A different approach to learning.
Education writer Janelle Cox suggests that guest speakers have become an integral part of a student’s educational experience because they expose pupils to real-world life experiences from the position of someone who has been there. This provides scholars with a glimpse of the insight and perspective of the guest speaker’s field of profession. Indeed, Strathmore University shares the sentiments above and on Friday 23rd August organised a guest lecture by Former Attorney General Professor Githu Muigai.
Prof. Muigai’s lecture was based on the legal sphere in Kenya. He gave a brief history of the nation’s legal profession and the developments and improvements it has undergone over time. He also touched on the challenges he faced while practicing law during the various important roles he played, as well as his contribution to the law system as a lawyer, member of the Law Society of Kenya and as the Attorney General in overcoming some of the challenges the legal profession faced.
In his concluding remarks. Prof. Muigai talked about the importance of the Judiciary in the Legal Profession in Kenya and the vital role of interpreting the law and indirectly ‘creating law’ (precedents) that enhance and develop the legal system in Kenya. Students got a chance to interact with the professor through a question and answer session.
Prof.
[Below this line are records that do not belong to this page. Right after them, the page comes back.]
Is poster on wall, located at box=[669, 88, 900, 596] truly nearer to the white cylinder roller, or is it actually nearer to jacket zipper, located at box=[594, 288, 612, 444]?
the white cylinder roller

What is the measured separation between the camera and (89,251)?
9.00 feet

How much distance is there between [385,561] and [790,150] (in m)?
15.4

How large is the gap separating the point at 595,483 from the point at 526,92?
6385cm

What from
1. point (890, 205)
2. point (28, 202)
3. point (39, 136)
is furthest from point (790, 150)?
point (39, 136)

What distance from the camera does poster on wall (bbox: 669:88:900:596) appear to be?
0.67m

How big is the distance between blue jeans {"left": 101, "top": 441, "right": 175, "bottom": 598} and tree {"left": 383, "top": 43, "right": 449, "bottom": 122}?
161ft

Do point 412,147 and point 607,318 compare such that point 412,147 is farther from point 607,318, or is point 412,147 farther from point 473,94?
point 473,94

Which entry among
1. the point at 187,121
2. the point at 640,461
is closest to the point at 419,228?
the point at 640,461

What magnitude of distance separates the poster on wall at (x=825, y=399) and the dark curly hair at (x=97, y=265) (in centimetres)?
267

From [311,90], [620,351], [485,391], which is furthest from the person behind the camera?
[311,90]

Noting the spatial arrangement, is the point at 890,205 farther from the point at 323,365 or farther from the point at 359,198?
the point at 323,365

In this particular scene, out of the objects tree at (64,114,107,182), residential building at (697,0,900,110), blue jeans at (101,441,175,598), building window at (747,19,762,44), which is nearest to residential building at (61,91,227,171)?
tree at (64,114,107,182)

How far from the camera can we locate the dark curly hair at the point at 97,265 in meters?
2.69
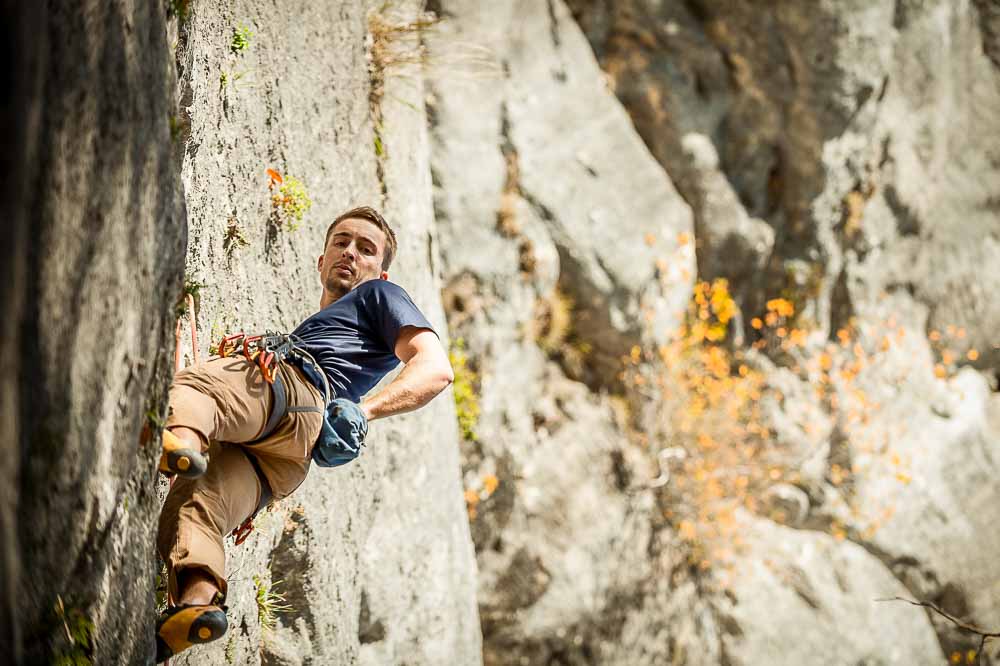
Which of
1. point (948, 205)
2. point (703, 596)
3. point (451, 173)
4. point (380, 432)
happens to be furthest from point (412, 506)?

Muigai, who specializes in public procurement law, corporate finance, and civil and commercial litigation, is currently a Fellow of the Chartered Institute of Arbitrators (FCIArb). He holds an LLB and a PhD from the University of Nairobi, an LLM from the Columbia University Law School and, Diploma in Law from the Kenya School of Law.
Fourth-year law student Mishael Wambua said he learned a few things about the law he was not aware of such as the correlation between the Council for Legal Education (CLE), the Kenya School of law and the role Professor Muigai played in separating the two. “This lecture also reminded me that a lawyer may at times find themselves in situations where they are not comfortable, but they still must represent their client in the best way possible,” he added. He further remarked that such events re-enforce an individual’s zeal in pursuing a career in law.
It was interesting to hear Prof. Muigai’s views on the bar exams, renewal of human capital in the legal system and his work at the UN as a Special Rapporteur on contemporary forms of racism, xenophobia, and related intolerance.
It was an honor to have Professor Githu Muigai speak to first-year students as they begin the journey in the legal profession and a good reminder on the importance of passion and hard work in the profession.